Tentang Dayak Ngaju dan Tatonya
Tato Dayak Ngaju yang mulai langka. (Sumber: pinterest) |
Tentunya kita tidak asing dengan tokoh yang namanya Tjilik Riwut. Dia seorang Pejuang Bangsa asli dari Kalimantan Tengah yang tidak lain adalah seorang yang terlahir dari Suku Dayak Ngaju. Namanya juga diabadikan menjadi salah satu bandara dan jalan yang terletak di ibukota Kalimantan Tengah yaitu Palangkaraya.
Sengaja penulis membawa ingatan kita pada keberadaan suku Dayak Ngaju/Biaju yang merupakan salah satu kelompok suku Mayoritas di Kalimantan Tengah. Suku Dayak Ngaju kebanyakan mendiami daerah aliran sungai Kapuas, Kahayan, Rungan Manuhing, Barito dan Katingan bahkan ada pula yang mendiami daerah Kalimantan Selatan (Sumber: id.wikipedia.org)
Seperti kelompok suku lainnya di Kalimantan ini, Suku Dayak Ngaju hidup sudah moderen. Seni dan budaya mengalami penyesuaian seiring dengan berkembangnya jaman.

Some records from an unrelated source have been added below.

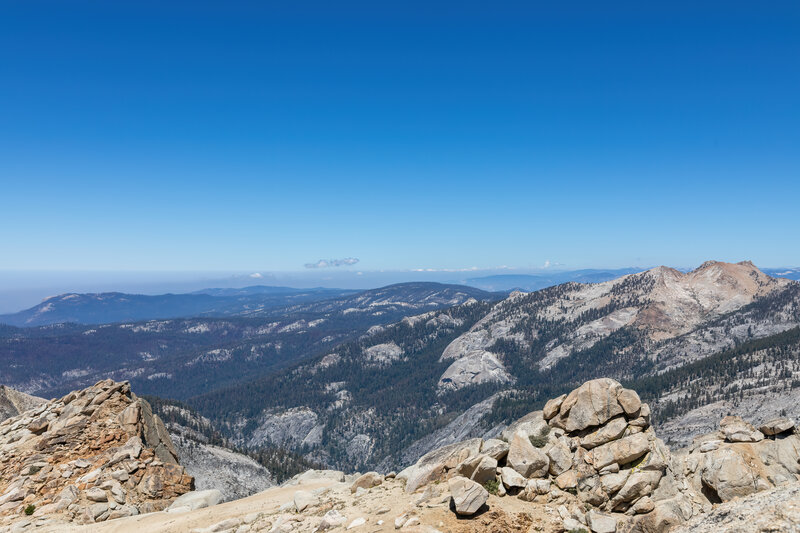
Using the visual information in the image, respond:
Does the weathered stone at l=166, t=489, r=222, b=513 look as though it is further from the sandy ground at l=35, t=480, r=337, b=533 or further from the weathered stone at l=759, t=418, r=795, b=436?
the weathered stone at l=759, t=418, r=795, b=436

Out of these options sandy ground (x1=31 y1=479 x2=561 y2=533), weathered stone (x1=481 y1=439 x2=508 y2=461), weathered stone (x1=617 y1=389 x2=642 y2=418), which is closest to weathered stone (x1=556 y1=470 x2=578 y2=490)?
sandy ground (x1=31 y1=479 x2=561 y2=533)

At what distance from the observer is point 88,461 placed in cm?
3731

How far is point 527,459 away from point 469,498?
19.5 ft

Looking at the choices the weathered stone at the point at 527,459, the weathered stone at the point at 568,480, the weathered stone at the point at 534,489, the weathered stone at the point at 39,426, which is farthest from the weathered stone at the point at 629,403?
the weathered stone at the point at 39,426

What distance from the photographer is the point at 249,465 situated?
11494cm

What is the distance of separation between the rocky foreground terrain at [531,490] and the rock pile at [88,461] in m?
0.15

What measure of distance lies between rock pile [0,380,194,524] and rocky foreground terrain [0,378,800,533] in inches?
5.9

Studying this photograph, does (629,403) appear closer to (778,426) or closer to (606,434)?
(606,434)

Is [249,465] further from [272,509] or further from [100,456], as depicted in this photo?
[272,509]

Hasil seni dan budaya yang dihasilkan dari para seniman Dayak Ngaju cukup memanjakan mata mulai dari hasil kerajinan tangan tradisonal berupa anyaman maupun ornamen-ornamen lain baik dari kayu maupun bahan olahan lainnya.
Dalam hal adat-istiadat dan tradisi, Suku Dayak Ngaju tidak mengenal adanya telinga panjang sebagaimana sebutan kebanyakan orang dalam mengenal Suku Dayak pada umumnya. Mereka mengenal yang namanya “babunus” atau “Pesek” alias bertindik.
Dayak Ngaju juga mengenal seni rajah/tato dalam kehidupan mereka. Dayak Ngaju menyebutnya "tutang". Tato dikisahkan oleh para tetua-tetua yang memiliki tato yang masih hidup masa kini. Tidak banyak peninggalan jenis motif tattoo Suku Dayak Ngaju yang didokumentasikan, dan para tetua yang memilikinya juga sangat sedikit sehingga makna dan tata cara tato ini tidak banyak terungkap. Meskipun demikian makna tato setidaknya tidak jauh berbeda antara Dayak Ngaju maupun kelompok suku Dayak lainnya.
Seperti halnya lelaki kaum perempuan Dayak Ngaju konon juga memiliki tato. Tato terletak pada pergelangan tangan, punggung, perut dan leher, Bila seseorang yang memiliki tato yang memenuhi seluruh badannya biasanya dia seorang pemimpin.
Memiliki tato pada Suku Dayak Ngaju berhubungan erat dengan kepercayaan yang dianut seseorang dan sukunya. Menurut kepercayaan Kaharingan, seseorang yang memiliki tato ketika dia meninggal dan sudah melewati upacara tiwah, maka tato/tutang pada tubuhnya berubah menjadi emas dan sebagai tanda pengenal menuju keabadian bersama leluhur di alam baka.
Kewajiban memiliki tato diperjelas menurut tetek tatum (kisah kejadian Suku Dayak Ngaju), karena berasal dari keturunan Antang Bajela Bulau dan Tunggal Garing Jajahunan Laut. Tato dan "pesek" atau tindik telinga, ini juga sekaligus menunjukan identitas sebagai bukti Suku Dayak.
Tato menujukan kejantanan seseorang. Tentunya tidak semua orang ketika itu memiliki tato. Hal ini menjadi daya pikat kaum hawa dalam memilih pasangan hidup berkeluarga nantinya.
Anak Suku Dayak Ngaju biasanya pada usia 10 tahun, yang masanya mempelajari gerakan kinyah (bela diri) menggunakan mandau dan berhasil mengayau (memenggal kepala musuh) mendapatkan tattoo berbentuk seperi bulan pada betisnya.
Alat, bahan dan proses pembuatan tattoo atau "tutang" secara tradisional hampir sama dengan pembuatan tato pada umumnya. Metoda yang sering dilakukan yaitu metode hand tapping.
Berikut ini beberapa nama "tutang" pada Suku Dayak Ngaju:
Naga, lampinak (seperti salib), apui (api), palapas langau (sayap lalat), matan punei (mata burung punei), saluang murik, manuk tutang penang, manuk tutang usuk, tutang bajai (tattoo buaya), tutang tasak bajai dinding.